# What is asked:
1. In the passage on the aircraft launch dolly, retype the stretch from "The dolly was attached" through "of the dolly.".
2. Continue the passage on the aircraft launch dolly from the point where it stops.
═════ Passage to read
The dolly was attached to two bungee cords that were anchored on opposite sides of the runway. These bungee cords would provide the energy to propel the Raven and the dolly down the runway to achieve takeoff speed. The dolly was then attached to a truck in order to pull it back to the appropriate takeoff distance (Figure 17.9.2), and a carabiner mechanism allowed the aircraft and dolly to be released at the appropriate time. Also, small pin was inserted in a hinge to connect the nose of the aircraft to the forward hard point. This pin was attached to the end of a cord, the length of which was equal to the distance necessary to reach takeoff speed. This cord was also attached to the truck. In this way, the pin was pulled out of the hinge at the appropriate time to allow the aircraft to lift off of the dolly.
Before launch, there were a few unanticipated issues to resolve regarding launch procedures, because a prior attempt to launch the Redeye aircraft had resulted in a mishap. Immediately upon release, the Redeye flipped off the dolly and landed upside down on the runway. This raised concerns about the dolly pull-back distance necessary for a successful launch. The pull-back distance was decreased from 50 feet to 42 feet as a result of the Redeye’s launch mishap. Also, because the release pin hinge was broken during the Redeye’s attempt, a third screw was installed on the Raven release pin hinge to ensure the integrity of the hinge under the high loads of takeoff.
══════════
═════ Dataset rows
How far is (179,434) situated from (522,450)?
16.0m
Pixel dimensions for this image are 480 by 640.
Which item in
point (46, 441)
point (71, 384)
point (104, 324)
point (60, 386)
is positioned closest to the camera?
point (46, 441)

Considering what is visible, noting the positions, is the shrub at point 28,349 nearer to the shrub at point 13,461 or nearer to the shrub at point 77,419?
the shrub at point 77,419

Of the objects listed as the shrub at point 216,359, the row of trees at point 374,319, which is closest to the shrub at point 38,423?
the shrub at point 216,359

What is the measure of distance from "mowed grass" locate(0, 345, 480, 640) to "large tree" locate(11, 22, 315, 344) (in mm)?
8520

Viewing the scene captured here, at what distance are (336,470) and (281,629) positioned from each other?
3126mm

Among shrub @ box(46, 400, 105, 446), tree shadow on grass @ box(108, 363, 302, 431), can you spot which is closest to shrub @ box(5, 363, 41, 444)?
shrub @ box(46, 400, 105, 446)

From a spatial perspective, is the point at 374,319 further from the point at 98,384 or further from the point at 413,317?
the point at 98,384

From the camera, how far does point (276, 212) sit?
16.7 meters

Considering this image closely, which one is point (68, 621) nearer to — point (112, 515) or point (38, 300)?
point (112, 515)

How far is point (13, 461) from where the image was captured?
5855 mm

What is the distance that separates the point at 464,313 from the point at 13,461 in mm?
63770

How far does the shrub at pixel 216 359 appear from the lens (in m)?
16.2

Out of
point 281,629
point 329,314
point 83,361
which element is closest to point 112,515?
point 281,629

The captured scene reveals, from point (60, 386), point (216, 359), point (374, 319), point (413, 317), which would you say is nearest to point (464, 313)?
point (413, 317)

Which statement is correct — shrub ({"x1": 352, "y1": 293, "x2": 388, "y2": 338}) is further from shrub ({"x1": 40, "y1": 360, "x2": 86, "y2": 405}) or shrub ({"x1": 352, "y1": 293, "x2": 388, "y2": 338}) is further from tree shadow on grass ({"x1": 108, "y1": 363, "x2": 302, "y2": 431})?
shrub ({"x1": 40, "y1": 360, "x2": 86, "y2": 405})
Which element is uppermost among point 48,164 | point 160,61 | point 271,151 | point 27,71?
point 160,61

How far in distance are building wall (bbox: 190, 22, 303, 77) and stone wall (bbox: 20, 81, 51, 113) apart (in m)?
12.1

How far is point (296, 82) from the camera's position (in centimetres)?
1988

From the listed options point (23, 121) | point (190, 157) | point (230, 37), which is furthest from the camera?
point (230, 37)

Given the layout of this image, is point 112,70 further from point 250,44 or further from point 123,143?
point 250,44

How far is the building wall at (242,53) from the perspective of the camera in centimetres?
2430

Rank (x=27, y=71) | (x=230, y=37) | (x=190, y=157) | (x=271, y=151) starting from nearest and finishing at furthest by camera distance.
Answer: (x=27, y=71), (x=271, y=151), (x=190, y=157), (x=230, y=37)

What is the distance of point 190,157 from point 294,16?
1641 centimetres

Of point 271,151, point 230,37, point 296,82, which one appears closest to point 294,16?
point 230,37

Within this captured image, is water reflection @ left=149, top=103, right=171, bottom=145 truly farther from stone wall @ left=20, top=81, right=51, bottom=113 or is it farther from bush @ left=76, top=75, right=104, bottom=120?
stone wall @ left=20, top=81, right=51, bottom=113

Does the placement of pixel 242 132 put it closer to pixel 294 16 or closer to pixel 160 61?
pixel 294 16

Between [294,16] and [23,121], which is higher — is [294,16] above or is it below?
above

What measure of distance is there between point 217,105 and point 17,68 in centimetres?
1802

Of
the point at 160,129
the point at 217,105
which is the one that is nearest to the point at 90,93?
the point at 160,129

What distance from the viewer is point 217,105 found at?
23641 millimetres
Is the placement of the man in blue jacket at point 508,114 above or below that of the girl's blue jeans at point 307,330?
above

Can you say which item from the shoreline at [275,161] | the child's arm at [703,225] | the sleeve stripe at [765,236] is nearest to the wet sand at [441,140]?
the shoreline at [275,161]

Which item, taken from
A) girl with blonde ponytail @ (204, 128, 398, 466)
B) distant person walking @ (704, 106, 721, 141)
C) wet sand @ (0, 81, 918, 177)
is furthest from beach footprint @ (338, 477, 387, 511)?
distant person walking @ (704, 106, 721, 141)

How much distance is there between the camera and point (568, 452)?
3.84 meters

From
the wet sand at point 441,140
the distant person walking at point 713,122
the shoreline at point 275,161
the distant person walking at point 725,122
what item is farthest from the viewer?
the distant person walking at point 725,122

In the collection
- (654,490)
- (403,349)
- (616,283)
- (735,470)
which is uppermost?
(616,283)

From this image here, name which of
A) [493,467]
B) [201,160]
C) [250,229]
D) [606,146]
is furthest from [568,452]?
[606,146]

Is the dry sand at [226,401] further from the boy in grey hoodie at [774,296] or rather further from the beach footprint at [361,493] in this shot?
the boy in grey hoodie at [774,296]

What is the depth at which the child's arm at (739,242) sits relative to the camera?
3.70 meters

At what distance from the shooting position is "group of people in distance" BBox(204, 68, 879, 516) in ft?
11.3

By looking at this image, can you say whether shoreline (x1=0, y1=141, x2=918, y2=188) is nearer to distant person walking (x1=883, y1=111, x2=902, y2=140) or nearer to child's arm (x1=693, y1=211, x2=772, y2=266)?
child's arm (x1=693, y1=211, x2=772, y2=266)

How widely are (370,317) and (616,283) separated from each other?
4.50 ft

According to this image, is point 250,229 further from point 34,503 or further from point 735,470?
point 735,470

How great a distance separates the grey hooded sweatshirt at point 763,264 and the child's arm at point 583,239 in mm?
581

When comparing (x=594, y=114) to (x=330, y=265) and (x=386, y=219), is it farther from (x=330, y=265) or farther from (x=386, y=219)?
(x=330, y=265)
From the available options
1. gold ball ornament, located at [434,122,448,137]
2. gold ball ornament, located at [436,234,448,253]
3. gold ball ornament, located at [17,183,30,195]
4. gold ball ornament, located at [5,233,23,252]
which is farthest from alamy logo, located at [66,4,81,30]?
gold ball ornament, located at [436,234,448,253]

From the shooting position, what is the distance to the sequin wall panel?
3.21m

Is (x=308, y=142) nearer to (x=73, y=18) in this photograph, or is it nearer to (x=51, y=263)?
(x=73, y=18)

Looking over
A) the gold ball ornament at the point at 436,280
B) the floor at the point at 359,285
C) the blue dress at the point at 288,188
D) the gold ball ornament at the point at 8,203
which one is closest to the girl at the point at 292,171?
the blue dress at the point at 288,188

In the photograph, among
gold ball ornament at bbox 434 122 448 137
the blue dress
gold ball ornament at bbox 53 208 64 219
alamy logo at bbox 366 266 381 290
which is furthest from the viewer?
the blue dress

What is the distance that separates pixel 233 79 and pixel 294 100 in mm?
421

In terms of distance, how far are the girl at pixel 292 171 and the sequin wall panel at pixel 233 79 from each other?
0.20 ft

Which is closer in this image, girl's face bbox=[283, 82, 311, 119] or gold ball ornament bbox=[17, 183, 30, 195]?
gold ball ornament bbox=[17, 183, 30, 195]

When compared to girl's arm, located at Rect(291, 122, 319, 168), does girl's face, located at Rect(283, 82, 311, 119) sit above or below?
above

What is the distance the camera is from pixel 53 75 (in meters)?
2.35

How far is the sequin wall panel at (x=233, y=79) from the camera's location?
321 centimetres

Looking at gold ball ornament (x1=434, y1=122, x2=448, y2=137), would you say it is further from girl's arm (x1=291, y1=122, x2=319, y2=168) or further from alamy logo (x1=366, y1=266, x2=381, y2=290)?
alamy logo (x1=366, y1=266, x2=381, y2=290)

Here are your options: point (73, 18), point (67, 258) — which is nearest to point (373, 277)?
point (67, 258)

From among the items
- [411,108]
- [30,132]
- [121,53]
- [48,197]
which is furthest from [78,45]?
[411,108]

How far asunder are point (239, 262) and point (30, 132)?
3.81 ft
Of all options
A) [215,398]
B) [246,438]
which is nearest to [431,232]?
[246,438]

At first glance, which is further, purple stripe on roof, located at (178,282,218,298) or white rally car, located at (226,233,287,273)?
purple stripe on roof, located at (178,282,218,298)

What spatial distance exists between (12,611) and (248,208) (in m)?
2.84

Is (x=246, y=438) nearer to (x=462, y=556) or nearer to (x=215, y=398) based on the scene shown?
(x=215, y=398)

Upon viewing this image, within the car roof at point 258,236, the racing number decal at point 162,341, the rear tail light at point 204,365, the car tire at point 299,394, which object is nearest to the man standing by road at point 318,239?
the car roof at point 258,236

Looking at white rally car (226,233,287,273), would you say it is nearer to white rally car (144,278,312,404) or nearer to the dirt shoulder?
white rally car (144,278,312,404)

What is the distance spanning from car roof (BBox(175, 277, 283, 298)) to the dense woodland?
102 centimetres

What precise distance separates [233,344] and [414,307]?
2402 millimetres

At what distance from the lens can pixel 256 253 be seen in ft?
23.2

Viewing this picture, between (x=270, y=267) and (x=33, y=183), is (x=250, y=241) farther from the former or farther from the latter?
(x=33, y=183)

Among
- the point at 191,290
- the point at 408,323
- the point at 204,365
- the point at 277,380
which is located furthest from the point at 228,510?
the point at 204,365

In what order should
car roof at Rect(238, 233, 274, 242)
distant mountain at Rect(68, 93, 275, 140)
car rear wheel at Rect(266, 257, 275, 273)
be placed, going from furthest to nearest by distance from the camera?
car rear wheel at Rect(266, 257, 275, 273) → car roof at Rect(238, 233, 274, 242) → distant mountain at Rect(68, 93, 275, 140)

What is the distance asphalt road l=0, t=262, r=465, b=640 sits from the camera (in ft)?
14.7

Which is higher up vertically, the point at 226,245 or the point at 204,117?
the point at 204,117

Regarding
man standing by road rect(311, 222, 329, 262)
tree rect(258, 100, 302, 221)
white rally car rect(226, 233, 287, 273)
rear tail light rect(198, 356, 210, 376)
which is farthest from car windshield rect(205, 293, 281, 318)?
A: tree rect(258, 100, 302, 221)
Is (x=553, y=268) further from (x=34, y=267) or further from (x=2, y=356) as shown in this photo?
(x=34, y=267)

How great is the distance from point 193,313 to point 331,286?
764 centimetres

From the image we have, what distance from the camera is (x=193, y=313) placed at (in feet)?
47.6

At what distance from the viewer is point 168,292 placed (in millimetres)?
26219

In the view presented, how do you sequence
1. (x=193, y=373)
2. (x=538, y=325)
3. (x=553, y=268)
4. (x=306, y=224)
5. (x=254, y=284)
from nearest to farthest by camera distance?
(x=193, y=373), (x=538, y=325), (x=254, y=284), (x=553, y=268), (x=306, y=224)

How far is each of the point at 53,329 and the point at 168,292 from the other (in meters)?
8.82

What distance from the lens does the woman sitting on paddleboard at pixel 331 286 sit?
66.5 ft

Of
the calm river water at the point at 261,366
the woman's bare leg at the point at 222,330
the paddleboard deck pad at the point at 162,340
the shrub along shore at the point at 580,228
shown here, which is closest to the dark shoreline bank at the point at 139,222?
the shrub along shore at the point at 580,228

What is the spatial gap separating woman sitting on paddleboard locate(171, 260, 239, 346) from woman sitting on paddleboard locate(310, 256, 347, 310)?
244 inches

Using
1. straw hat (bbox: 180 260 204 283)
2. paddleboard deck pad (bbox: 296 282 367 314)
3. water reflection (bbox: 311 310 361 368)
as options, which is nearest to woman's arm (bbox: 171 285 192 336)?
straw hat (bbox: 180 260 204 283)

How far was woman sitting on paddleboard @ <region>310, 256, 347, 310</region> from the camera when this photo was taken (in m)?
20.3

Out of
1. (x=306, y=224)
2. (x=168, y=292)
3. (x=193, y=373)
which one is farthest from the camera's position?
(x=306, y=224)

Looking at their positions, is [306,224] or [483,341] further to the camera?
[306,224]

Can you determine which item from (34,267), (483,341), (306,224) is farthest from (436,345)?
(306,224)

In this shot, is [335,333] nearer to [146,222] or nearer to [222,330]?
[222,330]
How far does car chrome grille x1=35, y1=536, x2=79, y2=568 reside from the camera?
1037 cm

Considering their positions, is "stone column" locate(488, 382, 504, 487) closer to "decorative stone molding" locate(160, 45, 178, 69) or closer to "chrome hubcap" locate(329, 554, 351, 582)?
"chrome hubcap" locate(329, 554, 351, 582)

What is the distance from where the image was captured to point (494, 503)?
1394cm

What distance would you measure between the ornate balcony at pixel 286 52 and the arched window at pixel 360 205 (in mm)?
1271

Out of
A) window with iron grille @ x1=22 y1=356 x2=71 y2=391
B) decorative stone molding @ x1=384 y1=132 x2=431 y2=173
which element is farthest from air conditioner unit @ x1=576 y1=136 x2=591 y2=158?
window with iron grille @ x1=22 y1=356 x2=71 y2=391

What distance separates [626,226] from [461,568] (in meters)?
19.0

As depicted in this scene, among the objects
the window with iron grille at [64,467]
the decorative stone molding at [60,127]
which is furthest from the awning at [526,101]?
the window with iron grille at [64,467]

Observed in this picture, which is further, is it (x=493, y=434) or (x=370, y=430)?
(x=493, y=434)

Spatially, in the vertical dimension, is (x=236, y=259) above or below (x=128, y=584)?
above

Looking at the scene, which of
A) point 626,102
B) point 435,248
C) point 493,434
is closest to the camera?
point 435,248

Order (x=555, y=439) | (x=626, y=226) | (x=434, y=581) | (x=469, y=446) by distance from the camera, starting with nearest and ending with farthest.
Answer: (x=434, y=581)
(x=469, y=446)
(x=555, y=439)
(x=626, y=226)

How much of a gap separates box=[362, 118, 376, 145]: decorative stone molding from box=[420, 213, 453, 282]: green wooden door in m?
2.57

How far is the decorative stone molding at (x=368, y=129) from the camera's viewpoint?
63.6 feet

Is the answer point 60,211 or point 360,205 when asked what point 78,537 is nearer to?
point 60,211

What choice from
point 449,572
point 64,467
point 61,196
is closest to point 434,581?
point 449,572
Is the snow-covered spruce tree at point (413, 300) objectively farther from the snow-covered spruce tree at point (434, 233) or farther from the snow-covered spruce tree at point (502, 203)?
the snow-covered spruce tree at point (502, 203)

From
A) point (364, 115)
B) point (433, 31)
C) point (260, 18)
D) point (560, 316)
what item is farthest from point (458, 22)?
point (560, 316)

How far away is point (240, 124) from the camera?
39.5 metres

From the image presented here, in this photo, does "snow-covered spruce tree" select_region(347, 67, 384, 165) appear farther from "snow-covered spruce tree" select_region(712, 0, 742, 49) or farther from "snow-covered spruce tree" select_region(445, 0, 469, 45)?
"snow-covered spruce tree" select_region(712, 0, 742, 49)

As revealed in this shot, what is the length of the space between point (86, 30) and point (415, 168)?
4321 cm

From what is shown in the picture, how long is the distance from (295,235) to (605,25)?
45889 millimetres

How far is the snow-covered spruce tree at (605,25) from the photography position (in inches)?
══════════
# Responses to the tasks:
1.
The dolly was attached to two bungee cords that were anchored on opposite sides of the runway. These bungee cords would provide the energy to propel the Raven and the dolly down the runway to achieve takeoff speed. The dolly was then attached to a truck in order to pull it back to the appropriate takeoff distance (Figure 17.9.2), and a carabiner mechanism allowed the aircraft and dolly to be released at the appropriate time. Also, small pin was inserted in a hinge to connect the nose of the aircraft to the forward hard point. This pin was attached to the end of a cord, the length of which was equal to the distance necessary to reach takeoff speed. This cord was also attached to the truck. In this way, the pin was pulled out of the hinge at the appropriate time to allow the aircraft to lift off of the dolly.

2.
Upon lift-off from the dolly, the Raven assumed a strong nose up attitude as seen in figure 17.9.3. This was corrected by down elevator. In addition, there was significant yawing to the right. This continued until the Raven yawed nearly 180(, almost facing the opposite direction from takeoff. The aircraft then rolled to an inverted position and the pilot lost control. The engine was shut down in anticipation of the crash. The right wing was the first point of impact, followed by the nose. Total time from release to impact was approximately 11.14 seconds.
The damage sustained in this attempt was significant. The wing, shown in figure 17.9.4, was broken at the root. Four of the 12 facets of the ring-tail were damaged (Figure 17.9.5), and the engine mount was broken. Also, the fuselage skin was pierced and split at a number of points near the nose (Figure 17.9.6). The fuselage and tail were salvageable, but the wing required a complete rebuild.
There were a number of theories presented to account for the catastrophic ending to the first flight attempt. Attention was first given to a significant approximation in the aerodynamic model. The thickness of the wing had been chosen such that the flaperon and deflector servos protruded from the lower surface of the wing (Figure 17.8.8). Fairings were constructed to cover these protrusions in order to minimize their effects on the flow under the wing. These servos and fairings were left off of the aerodynamic model of the wing, assuming they would not affect the performance of the aircraft significantly. This was not necessarily the case, however, and these fairings were one possible explanation for the crash.
The second theory also involved a difference between the aerodynamic model and the actual flight scenario. PMARC could not simulate the flow of the propwash over the aircraft, so it is conceivable that the resulting power effects changed the stability characteristics of the Raven enough to result in the behavior observed in this flight attempt.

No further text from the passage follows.